YOUR TASK> Copy the records again from the line with "Out of the choices" through the end of the records, requests included, and raise every number in the answers (the coordinates and distances) by 129.

★ ★ ★ ★

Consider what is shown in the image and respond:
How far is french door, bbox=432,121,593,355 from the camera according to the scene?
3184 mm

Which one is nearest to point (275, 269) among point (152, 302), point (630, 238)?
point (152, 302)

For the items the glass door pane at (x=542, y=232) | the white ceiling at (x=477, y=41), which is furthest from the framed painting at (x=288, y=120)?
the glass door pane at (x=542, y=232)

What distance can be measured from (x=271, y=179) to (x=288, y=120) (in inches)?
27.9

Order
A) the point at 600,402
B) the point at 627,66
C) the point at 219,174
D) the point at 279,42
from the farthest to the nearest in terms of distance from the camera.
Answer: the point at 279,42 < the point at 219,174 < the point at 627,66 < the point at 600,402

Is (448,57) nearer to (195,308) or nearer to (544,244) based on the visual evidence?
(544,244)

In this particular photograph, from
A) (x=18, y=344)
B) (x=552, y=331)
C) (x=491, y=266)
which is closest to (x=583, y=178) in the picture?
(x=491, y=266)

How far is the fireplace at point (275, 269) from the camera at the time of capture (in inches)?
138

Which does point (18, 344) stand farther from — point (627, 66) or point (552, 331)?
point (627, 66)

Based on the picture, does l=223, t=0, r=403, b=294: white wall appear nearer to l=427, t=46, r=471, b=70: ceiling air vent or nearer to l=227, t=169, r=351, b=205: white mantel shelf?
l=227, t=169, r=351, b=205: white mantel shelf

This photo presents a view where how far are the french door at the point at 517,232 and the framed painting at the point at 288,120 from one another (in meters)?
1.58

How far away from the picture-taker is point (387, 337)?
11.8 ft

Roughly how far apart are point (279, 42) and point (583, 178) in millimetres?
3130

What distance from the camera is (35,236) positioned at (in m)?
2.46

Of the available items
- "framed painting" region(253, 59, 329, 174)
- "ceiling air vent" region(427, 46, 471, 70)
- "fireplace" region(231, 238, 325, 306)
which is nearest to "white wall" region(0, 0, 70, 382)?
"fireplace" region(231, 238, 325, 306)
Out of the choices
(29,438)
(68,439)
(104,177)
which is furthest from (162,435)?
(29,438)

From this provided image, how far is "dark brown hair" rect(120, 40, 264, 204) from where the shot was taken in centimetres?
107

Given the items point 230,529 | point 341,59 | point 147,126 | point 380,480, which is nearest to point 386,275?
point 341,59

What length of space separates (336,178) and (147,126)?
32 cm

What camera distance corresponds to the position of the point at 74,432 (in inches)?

★ ★ ★ ★

FULL SOLUTION>
Out of the choices
(29,438)
(68,439)
(104,177)
which is furthest from (162,435)?
(158,567)

From this provided image, how far is "dark brown hair" rect(120, 40, 264, 204) from where the shot was taken in centimetres?
236

Given the items point 230,529 | point 341,59 | point 147,126 | point 380,480, which is nearest to point 386,275?
point 470,188

What length of space separates (336,178) and (147,126)?
161 cm

What camera distance corresponds to the position of the point at 74,432 (in inches)?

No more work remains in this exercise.